It revealed that an executive committee staff member working for Mr. Boto had, for more than 10 years, maintained a detailed list of ministers accused of abuse. But no one “took any action to ensure that the accused ministers were no longer in positions of power at SBC churches,” the report stated. “The most recent list prepared by the EC staff member contained the names of 703 abusers, with 409 believed to be SBC-affiliated at some point in time.”
It said that leaders including Ronnie Floyd, a former president of the Southern Baptist Convention who resigned as the head of the executive committee in October, had resisted the creation of a task force to investigate the executive committee. Mr. Floyd did not respond immediately to a request for comment.
The report described revelations in recent years that senior leaders had “protected or even supported abusers.” The leaders included three former presidents of the denomination, Steve Gaines, Jack Graham and Paige Patterson, as well as a former vice presidentand Mr. Boto, a former executive committee interim president and general counsel.
During the course of Guidepost’s investigation, the report said, a pastor and his wife came forward to allege that Johnny Hunt, who was president of the denomination from 2008 to 2010, had sexually assaulted the wife shortly after his presidency ended. The report described the pastor and his wife as “credible,” and said that parts of their account were corroborated by four other credible witnesses.
Mr. Hunt denied the accusations to Guidepost, but he resigned this month from the denomination’s North American Mission Board. Mr. Hunt did not respond immediately to a request for comment.
When the denomination’s public policy arm, the Ethics and Religious Liberty Commission,compiled a report on sexual abuse, leaders of the executive committee and outside counsel “suggested changes to the report to avoid potential liability, including removing the word ‘crisis’ when referring to sexual abuse,” the report stated.
A proposal in 2007 to keep track of accused sex offenders was rejected in 2008 on the grounds it interfered with individual church autonomy, the report said, even though an outside counsel had suggested it could be done in keeping with denominational structure.
The report comes weeks before the convention’s annual meeting and is likely to send shock waves through its nearly 15 million members.
“This report is horrifying. The number of lives decimated by those who claim to follow Jesus is almost beyond comprehension,” said Boz Tchividjian, an attorney who represents abuse survivors across the country. “Perhaps it’s time for the SBC to be no more.”

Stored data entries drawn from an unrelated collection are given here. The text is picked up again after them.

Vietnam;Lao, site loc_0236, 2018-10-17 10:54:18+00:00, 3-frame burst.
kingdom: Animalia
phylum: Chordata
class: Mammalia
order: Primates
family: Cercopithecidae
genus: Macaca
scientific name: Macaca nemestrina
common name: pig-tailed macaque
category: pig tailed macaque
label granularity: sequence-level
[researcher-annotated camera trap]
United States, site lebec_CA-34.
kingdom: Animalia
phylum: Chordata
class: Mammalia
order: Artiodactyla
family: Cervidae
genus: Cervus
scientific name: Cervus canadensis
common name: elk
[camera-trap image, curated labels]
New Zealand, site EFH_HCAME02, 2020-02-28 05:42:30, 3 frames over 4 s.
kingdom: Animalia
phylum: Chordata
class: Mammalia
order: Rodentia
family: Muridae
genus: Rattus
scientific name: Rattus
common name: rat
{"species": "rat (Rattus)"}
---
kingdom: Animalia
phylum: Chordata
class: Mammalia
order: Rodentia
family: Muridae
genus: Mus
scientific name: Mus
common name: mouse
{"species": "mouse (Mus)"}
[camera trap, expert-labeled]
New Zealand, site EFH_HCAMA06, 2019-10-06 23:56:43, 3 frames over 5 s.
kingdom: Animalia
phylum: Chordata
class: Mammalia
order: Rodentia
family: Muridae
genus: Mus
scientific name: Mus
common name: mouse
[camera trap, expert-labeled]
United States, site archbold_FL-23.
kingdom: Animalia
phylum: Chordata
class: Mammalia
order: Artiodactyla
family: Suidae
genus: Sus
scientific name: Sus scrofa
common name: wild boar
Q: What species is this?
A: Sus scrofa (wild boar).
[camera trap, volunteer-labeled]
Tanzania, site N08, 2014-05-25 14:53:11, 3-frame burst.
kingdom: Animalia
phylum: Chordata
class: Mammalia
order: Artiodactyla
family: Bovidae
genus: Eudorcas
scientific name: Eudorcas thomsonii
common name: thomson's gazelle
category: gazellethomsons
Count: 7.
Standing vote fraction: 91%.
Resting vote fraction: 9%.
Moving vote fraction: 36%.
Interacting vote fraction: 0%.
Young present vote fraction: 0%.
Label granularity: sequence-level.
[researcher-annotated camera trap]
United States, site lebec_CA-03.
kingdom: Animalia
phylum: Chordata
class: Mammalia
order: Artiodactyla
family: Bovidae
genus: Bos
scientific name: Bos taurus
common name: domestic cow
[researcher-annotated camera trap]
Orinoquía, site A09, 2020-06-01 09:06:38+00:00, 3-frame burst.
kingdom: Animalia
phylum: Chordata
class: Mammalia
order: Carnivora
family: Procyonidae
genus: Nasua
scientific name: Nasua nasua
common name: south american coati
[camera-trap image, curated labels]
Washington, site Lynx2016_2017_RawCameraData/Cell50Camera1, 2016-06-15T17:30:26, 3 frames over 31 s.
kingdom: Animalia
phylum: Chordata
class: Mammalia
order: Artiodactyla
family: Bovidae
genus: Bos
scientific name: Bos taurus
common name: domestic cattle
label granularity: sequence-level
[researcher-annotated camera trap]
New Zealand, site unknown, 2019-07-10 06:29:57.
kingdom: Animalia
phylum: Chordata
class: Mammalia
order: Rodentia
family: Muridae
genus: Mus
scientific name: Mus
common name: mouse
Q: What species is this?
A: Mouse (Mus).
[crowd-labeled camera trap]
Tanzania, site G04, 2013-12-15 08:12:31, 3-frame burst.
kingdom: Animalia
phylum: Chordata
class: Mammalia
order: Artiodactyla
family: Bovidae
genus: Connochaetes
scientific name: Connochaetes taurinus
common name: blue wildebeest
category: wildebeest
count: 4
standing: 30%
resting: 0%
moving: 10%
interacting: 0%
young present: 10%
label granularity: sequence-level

Leaders of the executive committee said in a statement that they would hold a meeting on Tuesday to discuss the report.
“To the members of the survivor community, we are grieved by the findings of this investigation,” said Rolland Slade, the group’s chairman, and Willie McLaurin, the group’s interim president, in the statement. “This is the beginning of a season of listening, lamenting, and learning how to address sexual abuse in the Southern Baptist Convention.”
The report recommended actions for future reforms. Those steps included the creation of an offender information system “to alert the community to known offenders” that could be made available to churches on “a voluntary basis,” and the creation of a self-certification program about abuse prevention for churches and other Baptist entities, which would also be voluntary.
The report also recommended that the Southern Baptists eventually create a new administrative group that would oversee “comprehensive long-term reforms concerning sexual abuse and related misconduct,” and that church entities should restrict the use of nondisclosure agreements and civil settlements that demand confidentiality unless requested by the survivor. It also suggested that the committee that currently handles abuse allegations improve its procedures to become more transparent.